The Robotic Autonomy in Complex Environments with Resiliency (RACER) program aims to leverage autonomy algorithms to help unmanned vehicles maneuver in unstructured off-road terrain at speed, limited only by vehicle mechanical limits, safety and sensor limitations, rather than by software or processing time.
“RACER will demonstrate game-changing autonomous ground combat vehicle mobility using a combination of simulation and advanced platforms,” DARPA said in its proposers day announcement. So performers can focus on developing algorithms DARPA plans to provide the UGV platforms, including sensors, computing resources and a baseline autonomy stack, as government-furnished equipment.
The Army Reseach Lab has also been focusing on algorithms to advance UGVs. Researchers from ARL and the University of Texas at Austin are working on a suite of algorithms, libraries and software components that intelligent systems can use for navigation, planning, perception, control and reasoning when performing specific tasks. The goal is to teach ground robots to learn by doing, rather than responding to verbal commands, which will improve how autonomous systems move through rugged and unfamiliar terrain.

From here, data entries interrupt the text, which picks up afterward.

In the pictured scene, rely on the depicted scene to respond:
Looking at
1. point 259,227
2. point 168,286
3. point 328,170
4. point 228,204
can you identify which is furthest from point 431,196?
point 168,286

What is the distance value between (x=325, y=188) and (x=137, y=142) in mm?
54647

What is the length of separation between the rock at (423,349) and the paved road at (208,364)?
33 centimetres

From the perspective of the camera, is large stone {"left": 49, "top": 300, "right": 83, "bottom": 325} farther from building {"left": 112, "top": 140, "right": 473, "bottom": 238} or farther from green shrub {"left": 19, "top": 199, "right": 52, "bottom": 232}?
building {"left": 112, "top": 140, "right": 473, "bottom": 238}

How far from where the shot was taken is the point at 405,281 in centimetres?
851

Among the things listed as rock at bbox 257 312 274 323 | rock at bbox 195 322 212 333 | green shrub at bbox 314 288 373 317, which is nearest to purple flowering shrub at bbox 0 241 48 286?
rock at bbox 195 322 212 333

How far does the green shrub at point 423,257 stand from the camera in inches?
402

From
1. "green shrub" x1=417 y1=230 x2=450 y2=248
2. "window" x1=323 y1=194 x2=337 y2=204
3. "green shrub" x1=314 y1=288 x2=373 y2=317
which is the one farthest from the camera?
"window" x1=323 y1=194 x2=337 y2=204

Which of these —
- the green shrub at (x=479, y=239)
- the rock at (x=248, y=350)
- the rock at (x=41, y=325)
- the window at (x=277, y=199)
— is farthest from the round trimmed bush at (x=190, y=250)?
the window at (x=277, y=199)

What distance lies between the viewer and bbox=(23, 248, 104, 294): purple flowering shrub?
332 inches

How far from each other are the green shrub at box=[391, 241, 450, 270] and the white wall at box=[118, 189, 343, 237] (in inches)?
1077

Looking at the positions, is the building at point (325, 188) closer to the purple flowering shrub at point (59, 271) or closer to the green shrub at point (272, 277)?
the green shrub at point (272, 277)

ARL’s Scalable, Adaptive and Resilient Autonomy program is looking to improve how autonomous ground systems travel through increasingly complex off-road environments. Software developed by participants will be integrated into testbed platforms and ARL’s autonomous systems software repository so it will be more broadly available.
DARPA plans to release a broad agency announcement for RACER in October, and a virtual proposers day will be held Oct. 9, 2020 via Zoom.gov.